▸ Work to be completed
In the book review below, what does the book's central thesis say India's rise as a major power will depend on?

▸ Passage provided

Another significant strength lies in the way the book creates continuity between the various sections . Shivam Arya does not treat military domains in isolation. Instead, he presents national security as an interconnected “system of systems” where maritime power links with space surveillance, cyber capability influences deterrence, and industrial self-reliance underpins military autonomy. This systems-thinking approach gives the introduction conceptual sophistication and reinforces the central thesis of the book: that India’s rise as a major power will depend on strategic integration rather than isolated military modernisation.

The book also reveals the author’s broader ideological orientation toward Atmanirbharta and strategic autonomy. India’s defence future, according to Shivam Arya, cannot rely permanently on imported systems or fragmented institutions. Through discussions on private defence industry, startups, indigenous manufacturing, and defence innovation ecosystems, the introduction positions self-reliance not merely as an economic slogan but as a strategic necessity. This theme is woven consistently across the roadmap of the chapters.

Particularly compelling is the treatment of emerging warfare domains such as information warfare, narrative management, psychological operations and AI-enabled conflict. The book demonstrates an awareness that future wars will not be fought solely through conventional military force but also through influence, perception, and technological dominance. Shivam Arya’s references to “the battle for the mind” and “narrative as a weapon” reflect a modern understanding of hybrid warfare and strategic communication.

Each section is introduced almost like a campaign briefing, with thematic transitions that maintain narrative momentum. The progression from India’s civilisational foundations to military reforms, then toward technological domains and finally grand strategy, gives the book a logical strategic evolution. Readers are not overwhelmed by technicality because the author carefully situates each chapter within a larger national security framework.

At the same time, the book is unapologetically ambitious. Shivam Arya envisions India not merely as a regional military power, but as a civilisational state capable of shaping the future global order. This ambition is evident in phrases that frame India as a “global standard-setter” and a potential “different kind of great power.” While some readers may view this tone as idealistic, it undeniably gives energy and purpose.

Importantly, the writing succeeds because it speaks simultaneously to multiple audiences. Defence professionals may appreciate the operational and doctrinal framing; policymakers may recognise the reform-oriented agenda; students of strategic studies may value the synthesis of classical and modern strategic thought; and general readers may find the accessible style inviting rather than intimidating.

▸ Collected material
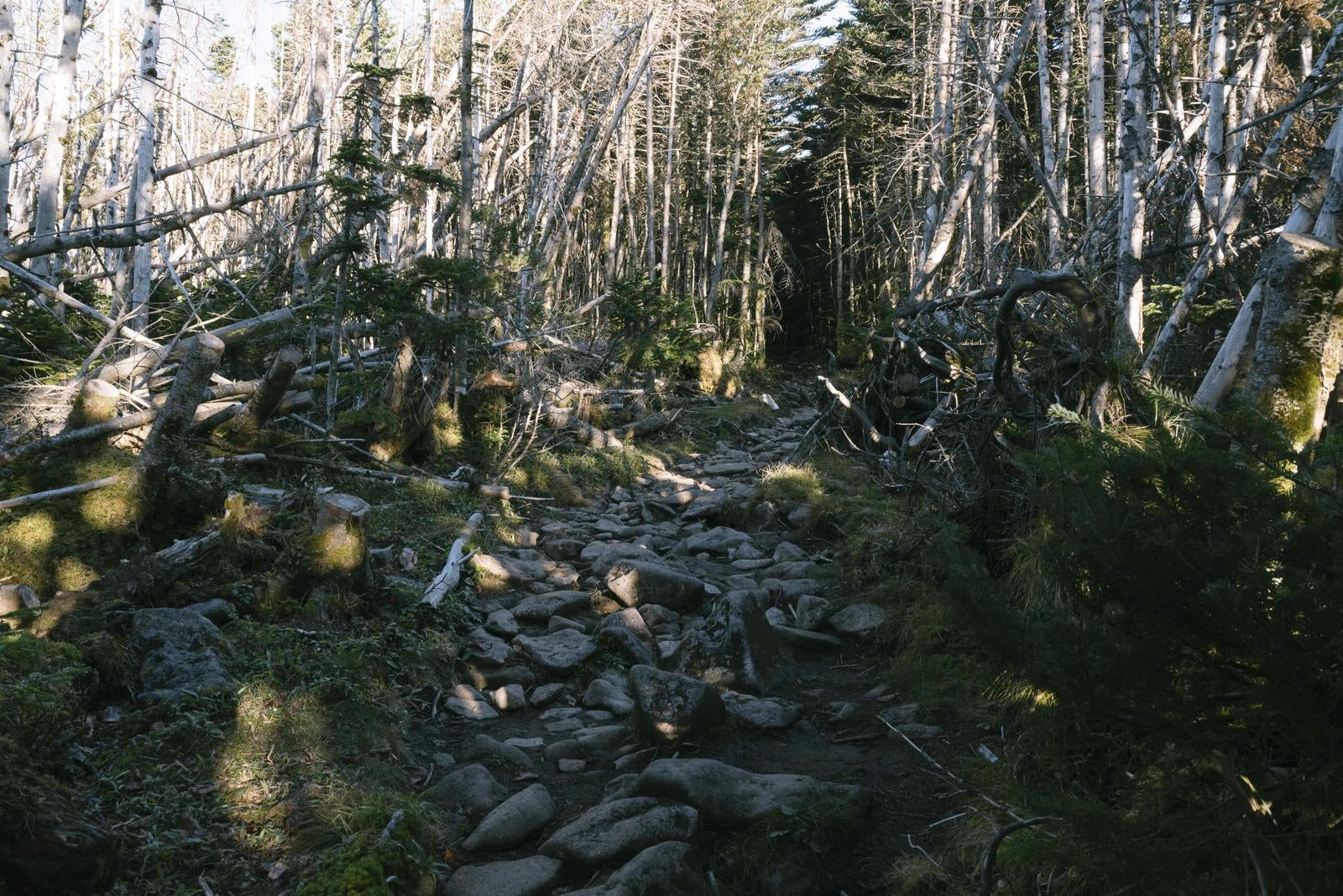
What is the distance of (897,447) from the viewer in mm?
9188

▸ Task answer
Strategic integration rather than isolated military modernisation.